Between green wall and greening chairs:
quite like still life, at first, like the leitmotiv
of the dying who begin to sputter their last
words. The incessant spew: someone says
Piaget reveals that Babies are stupid,
another one whispers that transcendentalists
engaged in free love in a commune in Vermont.
Oh the sexual Innuendos in Walden Pond. Everyone
here avoids talk of real children—instead Antebellum
becomes the great dame of Reconstruction whose
particular affair with Ulysses S. Grant—or maybe,
Lee—is a Southern folk tale. Oh, sex and silverware.
Where was that? Edgar Allen Poe was the Belle
of the Ball? Emerson died in a ditch with a mouth
full of laudanum—pity the poor dragon-chasers.
Emperor Norton appointed a successor in D.C.
Then a student pops in—it's frozen silence.
Is that the language trips into
boring: piston, throb, pulse,
surrender, and unintended
metaphor of engine with
a nicked timing belt.
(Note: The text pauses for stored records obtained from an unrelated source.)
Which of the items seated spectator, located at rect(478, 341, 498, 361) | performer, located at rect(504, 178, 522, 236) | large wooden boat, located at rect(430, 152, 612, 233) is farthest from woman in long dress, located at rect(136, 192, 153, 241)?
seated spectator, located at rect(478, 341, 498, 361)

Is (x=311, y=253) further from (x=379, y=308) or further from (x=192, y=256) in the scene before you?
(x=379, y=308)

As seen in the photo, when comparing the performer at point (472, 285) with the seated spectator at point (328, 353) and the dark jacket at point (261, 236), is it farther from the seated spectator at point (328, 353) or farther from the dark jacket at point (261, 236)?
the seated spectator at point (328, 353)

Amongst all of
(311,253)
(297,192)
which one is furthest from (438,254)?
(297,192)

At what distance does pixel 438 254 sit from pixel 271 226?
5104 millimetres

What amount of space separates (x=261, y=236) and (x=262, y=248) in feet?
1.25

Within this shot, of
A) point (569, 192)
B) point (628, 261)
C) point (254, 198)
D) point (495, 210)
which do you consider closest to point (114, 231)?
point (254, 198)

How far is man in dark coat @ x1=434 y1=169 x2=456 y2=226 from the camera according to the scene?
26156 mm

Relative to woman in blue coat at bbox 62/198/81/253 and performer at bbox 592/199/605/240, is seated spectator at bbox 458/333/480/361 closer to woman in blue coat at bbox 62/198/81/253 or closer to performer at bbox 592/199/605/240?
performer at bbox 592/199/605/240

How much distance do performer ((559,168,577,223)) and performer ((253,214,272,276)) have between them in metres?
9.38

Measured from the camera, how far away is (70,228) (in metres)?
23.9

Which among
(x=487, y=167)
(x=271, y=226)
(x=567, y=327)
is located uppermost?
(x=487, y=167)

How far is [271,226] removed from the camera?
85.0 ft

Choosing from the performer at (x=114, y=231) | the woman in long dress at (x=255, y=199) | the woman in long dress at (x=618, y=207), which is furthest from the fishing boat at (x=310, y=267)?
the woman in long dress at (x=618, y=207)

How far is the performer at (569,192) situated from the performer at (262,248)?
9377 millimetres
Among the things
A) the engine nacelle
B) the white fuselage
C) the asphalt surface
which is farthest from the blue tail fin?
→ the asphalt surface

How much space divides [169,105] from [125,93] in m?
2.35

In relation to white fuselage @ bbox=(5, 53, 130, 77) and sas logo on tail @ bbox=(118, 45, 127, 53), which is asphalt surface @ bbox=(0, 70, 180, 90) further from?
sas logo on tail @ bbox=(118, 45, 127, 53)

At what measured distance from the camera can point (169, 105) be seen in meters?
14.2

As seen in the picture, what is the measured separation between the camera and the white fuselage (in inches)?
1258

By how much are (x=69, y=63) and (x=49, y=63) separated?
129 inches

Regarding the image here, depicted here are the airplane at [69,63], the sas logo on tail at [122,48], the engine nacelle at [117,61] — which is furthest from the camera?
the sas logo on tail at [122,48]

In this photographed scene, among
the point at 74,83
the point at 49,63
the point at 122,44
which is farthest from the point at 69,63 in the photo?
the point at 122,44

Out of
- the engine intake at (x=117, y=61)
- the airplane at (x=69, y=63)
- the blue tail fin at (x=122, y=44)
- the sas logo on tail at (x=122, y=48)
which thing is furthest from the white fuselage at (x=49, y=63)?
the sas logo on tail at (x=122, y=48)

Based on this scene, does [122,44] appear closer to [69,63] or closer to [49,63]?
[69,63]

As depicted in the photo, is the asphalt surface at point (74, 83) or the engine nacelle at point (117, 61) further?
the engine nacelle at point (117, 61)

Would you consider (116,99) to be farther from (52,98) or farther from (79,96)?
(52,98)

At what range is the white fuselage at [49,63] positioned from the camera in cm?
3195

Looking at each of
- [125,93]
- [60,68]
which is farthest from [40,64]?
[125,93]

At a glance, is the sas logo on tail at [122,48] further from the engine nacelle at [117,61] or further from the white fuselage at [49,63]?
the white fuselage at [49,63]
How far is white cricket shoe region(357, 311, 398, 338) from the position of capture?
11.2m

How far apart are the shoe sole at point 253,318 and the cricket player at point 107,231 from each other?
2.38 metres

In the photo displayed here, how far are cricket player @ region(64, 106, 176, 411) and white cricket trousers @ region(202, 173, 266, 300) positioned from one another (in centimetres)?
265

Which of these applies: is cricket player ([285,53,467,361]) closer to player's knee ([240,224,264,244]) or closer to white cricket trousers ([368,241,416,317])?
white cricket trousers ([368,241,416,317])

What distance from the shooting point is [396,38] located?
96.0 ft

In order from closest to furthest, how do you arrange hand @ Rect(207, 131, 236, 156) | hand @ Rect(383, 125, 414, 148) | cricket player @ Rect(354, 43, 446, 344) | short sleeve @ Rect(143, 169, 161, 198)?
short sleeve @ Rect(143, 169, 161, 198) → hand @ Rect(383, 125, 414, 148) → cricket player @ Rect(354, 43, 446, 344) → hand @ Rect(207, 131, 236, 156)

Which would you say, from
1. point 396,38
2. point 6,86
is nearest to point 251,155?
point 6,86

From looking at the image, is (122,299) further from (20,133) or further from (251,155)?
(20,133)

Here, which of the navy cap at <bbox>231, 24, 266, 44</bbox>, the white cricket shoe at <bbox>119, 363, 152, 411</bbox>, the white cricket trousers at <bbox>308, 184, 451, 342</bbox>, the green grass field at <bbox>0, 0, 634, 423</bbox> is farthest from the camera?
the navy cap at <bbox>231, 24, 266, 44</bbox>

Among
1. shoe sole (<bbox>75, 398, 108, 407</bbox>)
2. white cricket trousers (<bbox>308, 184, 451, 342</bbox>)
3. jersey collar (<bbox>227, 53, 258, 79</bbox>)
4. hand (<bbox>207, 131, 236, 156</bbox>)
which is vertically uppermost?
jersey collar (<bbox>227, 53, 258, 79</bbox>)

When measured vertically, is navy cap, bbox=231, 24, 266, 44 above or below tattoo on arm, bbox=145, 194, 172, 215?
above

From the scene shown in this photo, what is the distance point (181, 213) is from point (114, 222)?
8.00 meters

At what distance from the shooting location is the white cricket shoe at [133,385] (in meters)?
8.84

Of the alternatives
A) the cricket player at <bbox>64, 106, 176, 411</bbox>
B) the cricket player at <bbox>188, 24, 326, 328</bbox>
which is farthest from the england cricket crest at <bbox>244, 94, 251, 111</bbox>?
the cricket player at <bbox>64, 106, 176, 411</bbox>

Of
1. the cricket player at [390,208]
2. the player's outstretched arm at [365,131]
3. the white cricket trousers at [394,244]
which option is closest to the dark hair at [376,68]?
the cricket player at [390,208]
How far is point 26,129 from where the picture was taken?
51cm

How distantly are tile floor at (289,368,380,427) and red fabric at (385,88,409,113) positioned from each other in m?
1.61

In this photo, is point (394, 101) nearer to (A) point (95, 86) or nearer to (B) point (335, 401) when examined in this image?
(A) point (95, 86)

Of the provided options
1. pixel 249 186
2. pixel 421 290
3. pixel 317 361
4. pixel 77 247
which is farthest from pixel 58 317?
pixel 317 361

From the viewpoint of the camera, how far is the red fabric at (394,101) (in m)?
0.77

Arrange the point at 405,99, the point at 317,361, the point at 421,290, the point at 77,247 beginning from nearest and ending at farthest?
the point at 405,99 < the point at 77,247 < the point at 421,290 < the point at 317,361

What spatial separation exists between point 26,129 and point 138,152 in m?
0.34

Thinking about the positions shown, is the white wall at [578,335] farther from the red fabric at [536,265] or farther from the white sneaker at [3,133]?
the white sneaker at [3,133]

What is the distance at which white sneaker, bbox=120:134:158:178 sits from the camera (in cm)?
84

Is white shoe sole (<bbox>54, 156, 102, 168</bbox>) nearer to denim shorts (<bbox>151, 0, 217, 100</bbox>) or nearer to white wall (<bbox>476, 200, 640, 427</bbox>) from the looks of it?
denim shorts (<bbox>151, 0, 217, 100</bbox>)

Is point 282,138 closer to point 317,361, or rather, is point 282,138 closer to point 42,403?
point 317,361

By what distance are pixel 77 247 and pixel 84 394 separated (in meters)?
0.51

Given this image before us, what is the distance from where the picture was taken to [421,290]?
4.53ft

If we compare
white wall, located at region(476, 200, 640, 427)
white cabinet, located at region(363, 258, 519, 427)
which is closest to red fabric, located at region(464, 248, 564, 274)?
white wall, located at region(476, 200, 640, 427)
Intimacy
hangs like a negligee, which
is, of course, a sign that
intimacy is a dilettante:
breathless and worn
like a flounder on a hook.
If there were a dictionary
of desire, it would consist
largely of drowning motions:
the flailing of an arm,
the slow collapse of lungs,
the suspension between
a gasp and a gulp.
A former professor leans
over a birch table
and says
you are turning
from mystery
to obscurity.
I respond:
Mystery: the sperm whales
floating gaudily down
Euclid Avenue.
Obscurity: the rose
growing from film canister
in a vastness
of Death Valley.
Mystery: The Empress
of Orchids walking
amongst river
dolphins.
Obscurity: Chairman
Mao's army of paper
tigers looming
in the back of
the man.
I sip coffee, and, like
a propaganda poster,
I smile.
Derick sincerely believes that everyone needs to dance around their house naked at least once a week; in addition to that, being declared an ethicist has made him a general misanthrope. Most good ethicists are. He loves tomatoes and thinks that loving such fruit is profound. He does not like to speak in third-person because he understands that it is a sign of true insanity, but so is literature. He has vowed no longer to be witty in biographies that are included in literary journals of any medium.